┌──
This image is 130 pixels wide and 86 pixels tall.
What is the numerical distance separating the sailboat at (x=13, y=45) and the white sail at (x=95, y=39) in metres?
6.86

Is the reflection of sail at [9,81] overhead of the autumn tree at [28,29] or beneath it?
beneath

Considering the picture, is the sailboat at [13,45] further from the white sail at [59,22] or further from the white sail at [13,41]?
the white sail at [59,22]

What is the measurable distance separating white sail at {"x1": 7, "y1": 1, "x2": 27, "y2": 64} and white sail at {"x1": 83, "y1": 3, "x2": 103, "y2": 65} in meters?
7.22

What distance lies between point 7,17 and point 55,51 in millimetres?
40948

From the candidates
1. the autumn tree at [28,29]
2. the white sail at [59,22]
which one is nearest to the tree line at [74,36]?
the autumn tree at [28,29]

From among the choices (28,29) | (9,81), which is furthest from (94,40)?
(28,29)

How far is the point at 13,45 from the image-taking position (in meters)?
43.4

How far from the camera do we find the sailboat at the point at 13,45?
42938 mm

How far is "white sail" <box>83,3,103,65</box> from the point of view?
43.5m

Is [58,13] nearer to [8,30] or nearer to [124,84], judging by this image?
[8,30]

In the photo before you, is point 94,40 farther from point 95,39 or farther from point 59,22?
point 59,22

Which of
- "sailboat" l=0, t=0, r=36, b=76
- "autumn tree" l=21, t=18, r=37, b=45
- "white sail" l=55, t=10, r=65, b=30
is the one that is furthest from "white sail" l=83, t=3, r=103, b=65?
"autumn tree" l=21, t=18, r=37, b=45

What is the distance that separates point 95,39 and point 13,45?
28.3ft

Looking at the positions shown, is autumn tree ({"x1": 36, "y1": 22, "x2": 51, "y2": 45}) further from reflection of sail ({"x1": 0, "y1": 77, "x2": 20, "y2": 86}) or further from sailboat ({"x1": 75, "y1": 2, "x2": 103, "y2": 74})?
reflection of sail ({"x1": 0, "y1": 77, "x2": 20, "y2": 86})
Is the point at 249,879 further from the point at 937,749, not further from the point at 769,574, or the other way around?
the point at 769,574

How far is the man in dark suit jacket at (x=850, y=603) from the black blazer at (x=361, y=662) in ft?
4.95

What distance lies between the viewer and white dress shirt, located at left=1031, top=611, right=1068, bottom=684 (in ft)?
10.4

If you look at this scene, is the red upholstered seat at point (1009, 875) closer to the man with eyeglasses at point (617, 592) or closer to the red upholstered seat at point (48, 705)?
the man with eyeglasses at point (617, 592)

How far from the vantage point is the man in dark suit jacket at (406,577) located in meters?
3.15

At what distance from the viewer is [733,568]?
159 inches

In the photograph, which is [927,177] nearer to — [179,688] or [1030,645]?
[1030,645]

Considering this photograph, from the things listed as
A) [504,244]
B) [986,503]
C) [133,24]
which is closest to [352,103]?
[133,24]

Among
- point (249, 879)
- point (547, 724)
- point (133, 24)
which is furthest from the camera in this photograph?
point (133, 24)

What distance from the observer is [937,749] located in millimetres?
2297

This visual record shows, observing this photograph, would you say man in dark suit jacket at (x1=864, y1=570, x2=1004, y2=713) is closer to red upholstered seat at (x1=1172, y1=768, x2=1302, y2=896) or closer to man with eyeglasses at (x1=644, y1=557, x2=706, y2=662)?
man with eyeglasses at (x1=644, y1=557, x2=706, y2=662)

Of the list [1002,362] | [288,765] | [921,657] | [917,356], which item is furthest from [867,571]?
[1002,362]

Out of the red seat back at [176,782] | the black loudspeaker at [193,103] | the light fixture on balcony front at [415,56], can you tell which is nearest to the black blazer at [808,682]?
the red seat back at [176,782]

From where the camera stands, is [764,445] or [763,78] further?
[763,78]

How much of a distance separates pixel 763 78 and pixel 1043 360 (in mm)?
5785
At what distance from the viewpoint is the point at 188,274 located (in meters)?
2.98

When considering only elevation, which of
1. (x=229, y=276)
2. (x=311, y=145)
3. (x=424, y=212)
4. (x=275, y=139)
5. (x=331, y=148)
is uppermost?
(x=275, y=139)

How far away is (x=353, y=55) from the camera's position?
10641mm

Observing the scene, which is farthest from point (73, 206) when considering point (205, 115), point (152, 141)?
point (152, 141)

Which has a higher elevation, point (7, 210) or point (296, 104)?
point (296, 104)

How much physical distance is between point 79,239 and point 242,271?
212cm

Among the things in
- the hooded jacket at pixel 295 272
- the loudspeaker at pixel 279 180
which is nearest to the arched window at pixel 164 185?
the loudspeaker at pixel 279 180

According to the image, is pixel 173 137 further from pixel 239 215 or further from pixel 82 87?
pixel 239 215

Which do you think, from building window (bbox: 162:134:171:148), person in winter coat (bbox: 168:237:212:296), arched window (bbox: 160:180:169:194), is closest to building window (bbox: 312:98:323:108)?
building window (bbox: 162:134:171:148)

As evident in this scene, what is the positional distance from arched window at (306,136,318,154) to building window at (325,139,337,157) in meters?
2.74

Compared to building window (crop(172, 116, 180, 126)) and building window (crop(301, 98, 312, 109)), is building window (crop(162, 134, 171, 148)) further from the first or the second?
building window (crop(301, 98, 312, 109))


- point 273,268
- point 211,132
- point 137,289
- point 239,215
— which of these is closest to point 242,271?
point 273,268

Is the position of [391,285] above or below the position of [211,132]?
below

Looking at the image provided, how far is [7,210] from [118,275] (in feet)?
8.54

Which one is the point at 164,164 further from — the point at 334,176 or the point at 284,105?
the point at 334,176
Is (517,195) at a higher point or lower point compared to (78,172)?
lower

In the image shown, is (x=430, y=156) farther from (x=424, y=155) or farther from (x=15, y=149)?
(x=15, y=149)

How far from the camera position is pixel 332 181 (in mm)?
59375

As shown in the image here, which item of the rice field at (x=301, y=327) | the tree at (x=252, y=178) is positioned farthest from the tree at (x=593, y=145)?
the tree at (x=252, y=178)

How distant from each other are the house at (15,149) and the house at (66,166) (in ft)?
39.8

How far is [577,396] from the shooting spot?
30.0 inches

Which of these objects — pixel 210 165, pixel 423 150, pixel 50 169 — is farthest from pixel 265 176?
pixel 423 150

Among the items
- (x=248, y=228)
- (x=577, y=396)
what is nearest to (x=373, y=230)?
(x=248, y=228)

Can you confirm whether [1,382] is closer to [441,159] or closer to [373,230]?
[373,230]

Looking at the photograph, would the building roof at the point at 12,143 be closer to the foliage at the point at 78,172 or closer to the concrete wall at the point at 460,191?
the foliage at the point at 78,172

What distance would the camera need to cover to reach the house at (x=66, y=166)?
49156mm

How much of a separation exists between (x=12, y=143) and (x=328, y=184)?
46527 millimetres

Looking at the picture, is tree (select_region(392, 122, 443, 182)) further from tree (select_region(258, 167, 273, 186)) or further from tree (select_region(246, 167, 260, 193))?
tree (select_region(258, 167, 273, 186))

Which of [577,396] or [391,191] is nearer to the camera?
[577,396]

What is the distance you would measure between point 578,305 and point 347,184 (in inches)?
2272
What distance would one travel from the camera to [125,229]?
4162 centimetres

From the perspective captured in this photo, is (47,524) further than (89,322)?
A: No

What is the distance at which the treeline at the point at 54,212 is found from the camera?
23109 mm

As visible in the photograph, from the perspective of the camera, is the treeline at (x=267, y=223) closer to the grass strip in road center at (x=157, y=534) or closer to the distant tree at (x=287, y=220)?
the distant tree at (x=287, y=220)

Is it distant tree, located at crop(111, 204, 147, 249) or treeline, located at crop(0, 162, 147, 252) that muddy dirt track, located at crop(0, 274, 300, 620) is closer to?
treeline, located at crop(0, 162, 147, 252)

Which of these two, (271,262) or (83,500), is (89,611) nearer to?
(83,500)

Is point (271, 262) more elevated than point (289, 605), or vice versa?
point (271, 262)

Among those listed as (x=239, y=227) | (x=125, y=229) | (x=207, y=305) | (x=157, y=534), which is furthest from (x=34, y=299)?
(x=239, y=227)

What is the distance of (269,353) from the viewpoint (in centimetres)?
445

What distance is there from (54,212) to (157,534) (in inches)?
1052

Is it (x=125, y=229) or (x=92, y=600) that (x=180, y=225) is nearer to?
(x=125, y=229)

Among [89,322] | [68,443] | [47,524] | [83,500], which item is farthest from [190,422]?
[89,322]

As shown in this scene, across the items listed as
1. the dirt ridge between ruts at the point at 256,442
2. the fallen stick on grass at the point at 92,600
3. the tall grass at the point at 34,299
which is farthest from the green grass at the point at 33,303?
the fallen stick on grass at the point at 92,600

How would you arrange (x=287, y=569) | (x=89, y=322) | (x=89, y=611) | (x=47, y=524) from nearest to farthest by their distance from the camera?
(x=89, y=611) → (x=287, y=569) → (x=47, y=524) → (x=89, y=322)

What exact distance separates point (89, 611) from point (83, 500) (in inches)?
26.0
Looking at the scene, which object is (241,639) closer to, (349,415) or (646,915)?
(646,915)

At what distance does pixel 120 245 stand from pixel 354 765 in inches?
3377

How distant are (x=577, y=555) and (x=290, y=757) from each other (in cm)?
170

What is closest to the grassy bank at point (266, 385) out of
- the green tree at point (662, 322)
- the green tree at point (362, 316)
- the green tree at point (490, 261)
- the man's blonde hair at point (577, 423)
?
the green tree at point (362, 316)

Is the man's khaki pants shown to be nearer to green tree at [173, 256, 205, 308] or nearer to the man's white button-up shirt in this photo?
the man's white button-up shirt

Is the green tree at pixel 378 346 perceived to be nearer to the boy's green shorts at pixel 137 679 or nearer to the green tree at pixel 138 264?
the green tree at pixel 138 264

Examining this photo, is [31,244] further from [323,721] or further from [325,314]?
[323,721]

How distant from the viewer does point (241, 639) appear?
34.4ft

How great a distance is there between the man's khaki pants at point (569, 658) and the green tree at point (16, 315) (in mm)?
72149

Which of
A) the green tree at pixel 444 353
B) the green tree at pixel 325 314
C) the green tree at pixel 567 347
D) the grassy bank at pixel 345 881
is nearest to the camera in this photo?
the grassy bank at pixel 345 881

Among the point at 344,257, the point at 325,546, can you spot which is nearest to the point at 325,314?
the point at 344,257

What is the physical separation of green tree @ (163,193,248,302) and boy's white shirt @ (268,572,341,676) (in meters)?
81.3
└──
> [Problem to work on] Include both ends. Return the line holding "How distant are" and all lines after it in the records above, exactly as written.

> [Written reply]
How distant are (x=577, y=555) and (x=290, y=757) from each other (in cm)?
170

What is closest to the grassy bank at point (266, 385) out of
- the green tree at point (662, 322)
- the green tree at point (362, 316)
- the green tree at point (490, 261)
- the man's blonde hair at point (577, 423)
?
the green tree at point (362, 316)

Is the man's khaki pants shown to be nearer to green tree at [173, 256, 205, 308] or nearer to the man's white button-up shirt in this photo?
the man's white button-up shirt

Is the green tree at pixel 378 346 perceived to be nearer to the boy's green shorts at pixel 137 679 or nearer to the green tree at pixel 138 264?
the green tree at pixel 138 264

Examining this photo, is [31,244] further from [323,721] or further from [325,314]?
[323,721]

How distant from the viewer does point (241, 639) appear?
34.4ft

How great a distance is there between the man's khaki pants at point (569, 658) and the green tree at point (16, 315) (in mm)?
72149

Which of
A) the green tree at pixel 444 353
B) the green tree at pixel 325 314
C) the green tree at pixel 567 347
D) the grassy bank at pixel 345 881
is nearest to the camera in this photo?
the grassy bank at pixel 345 881

Among the point at 344,257, the point at 325,546, can you spot which is nearest to the point at 325,314?
the point at 344,257

What is the physical separation of green tree @ (163,193,248,302) and boy's white shirt @ (268,572,341,676) (in meters)?
81.3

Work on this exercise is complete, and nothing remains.